Consider the the braid group of $n$ strands on the 2-sphere. Visually, this is a braid between two concentric circles. How many different braids are there for a given $n$?
I have tried drawing the Cayley diagram for $n=3$, which turns out to have order 12. Here is the diagram, with generators $a,b$ having inverses $A,B$, with identity $e$. This shows 2 different layouts of the same graph.
I have also tried drawing the Cayley diagram for $n=4$, but it seems to be much larger.
Reminder of the definitions: The braid group on the 2-sphere with $n$ strands is generated by $s_1,\dots,s_{n-1}$ each representing a single-crossing braid between adjacent strands; this obeys the following relations:
- $s_is_{i+1}s_i = s_{i+1}s_is_{i+1}$ (the "braid identity")
- $s_is_j = s_js_i$ unless $i =j-1$ or $i=j+1$ (non-adjacent crossings commute)

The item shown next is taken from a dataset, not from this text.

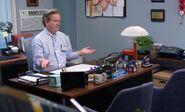 S04E13-Glenn in office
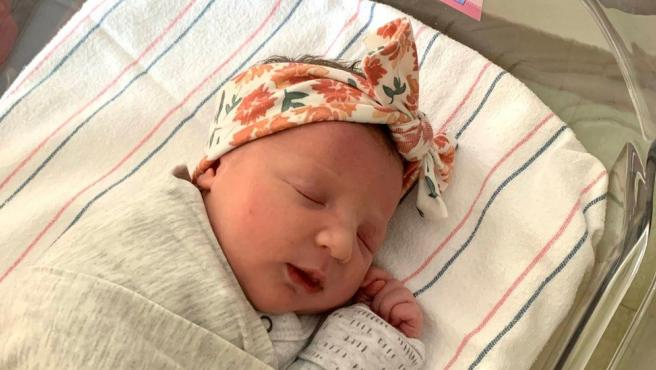 Molly, la bebé nacida de un embrión congelado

- $s_1s_2\dots s_{n-1}~s_{n-1}\dots s_2s_1 = e$ (a special identity for the 2-sphere)
Best Answer
There is a good reason for why $n=4$ seems to be much larger: the braid group with $4$ strands on the $2$-sphere is infinite!
In fact, it is known that for $n \geq 4$, the braid group with $n$ strands on the $2$-sphere is infinite. For a reference, see "The braid groups of $E^{2}$ and $S^{2}$", by Fadwell and Buskirk.